--- Given data ---

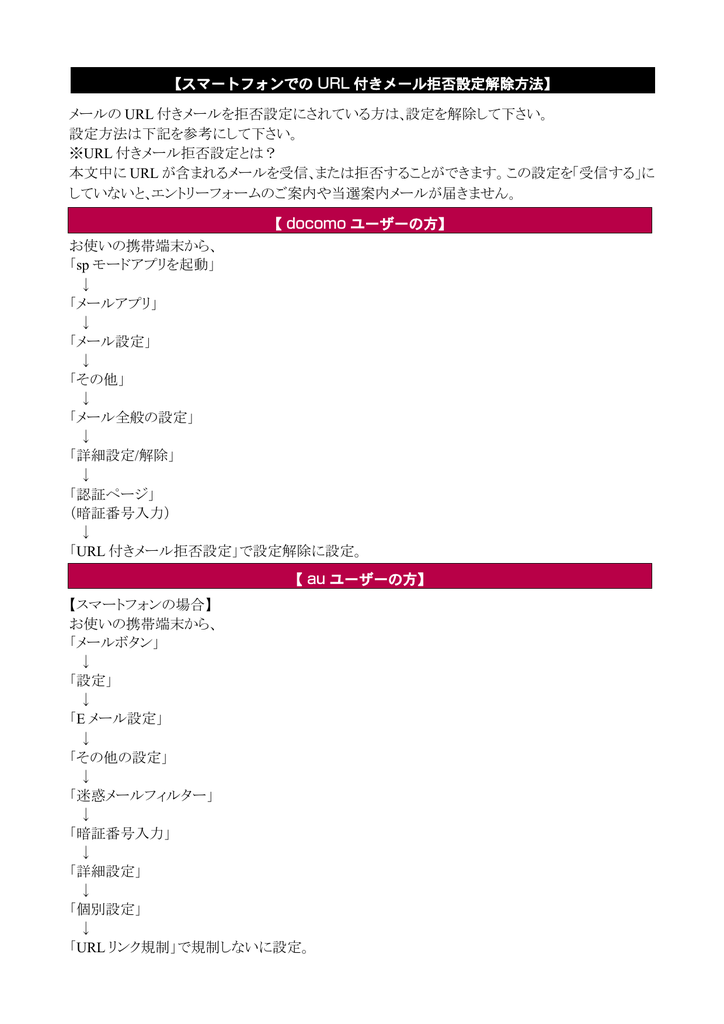 【スマートフォンでの URL 付きメール拒否設定解除方法】

メールの URL 付きメールを拒否設定にされている方は、設定を解除して下さい。
設定方法は下記を参考にして下さい。
※URL 付きメール拒否設定とは？
本文中に URL が含まれるメールを受信、または拒否することができます。この設定を「受信する」にしていないと、エントリーフォームのご案内や当選案内メールが届きません。

【 docomo ユーザーの方】

お使いの携帯端末から、
「sp モードアプリを起動」
↓
「メールアプリ」
↓
「メール設定」
↓
「その他」
↓
「メール全般の設定」
↓
「詳細設定/解除」
↓
「認証ページ」
（暗証番号入力）
↓
「URL 付きメール拒否設定」で設定解除に設定。

【 au ユーザーの方】

【スマートフォンの場合】
お使いの携帯端末から、
「メールボタン」
↓
「設定」
↓
「E メール設定」
↓
「その他の設定」
↓
「迷惑メールフィルター」
↓
「暗証番号入力」
↓
「詳細設定」
↓
「個別設定」
↓
「URL リンク規制」で規制しないに設定。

---

Task goal | Copy the listing verbatim, omitting images.

Reply to the task |
 【スマートフォンでの URL 付きメール拒否設定解除方法】

メールの URL 付きメールを拒否設定にされている方は、設定を解除して下さい。
設定方法は下記を参考にして下さい。
※URL 付きメール拒否設定とは？
本文中に URL が含まれるメールを受信、または拒否することができます。この設定を「受信する」にしていないと、エントリーフォームのご案内や当選案内メールが届きません。

【 docomo ユーザーの方】

お使いの携帯端末から、
「sp モードアプリを起動」
↓
「メールアプリ」
↓
「メール設定」
↓
「その他」
↓
「メール全般の設定」
↓
「詳細設定/解除」
↓
「認証ページ」
（暗証番号入力）
↓
「URL 付きメール拒否設定」で設定解除に設定。

【 au ユーザーの方】

【スマートフォンの場合】
お使いの携帯端末から、
「メールボタン」
↓
「設定」
↓
「E メール設定」
↓
「その他の設定」
↓
「迷惑メールフィルター」
↓
「暗証番号入力」
↓
「詳細設定」
↓
「個別設定」
↓
「URL リンク規制」で規制しないに設定。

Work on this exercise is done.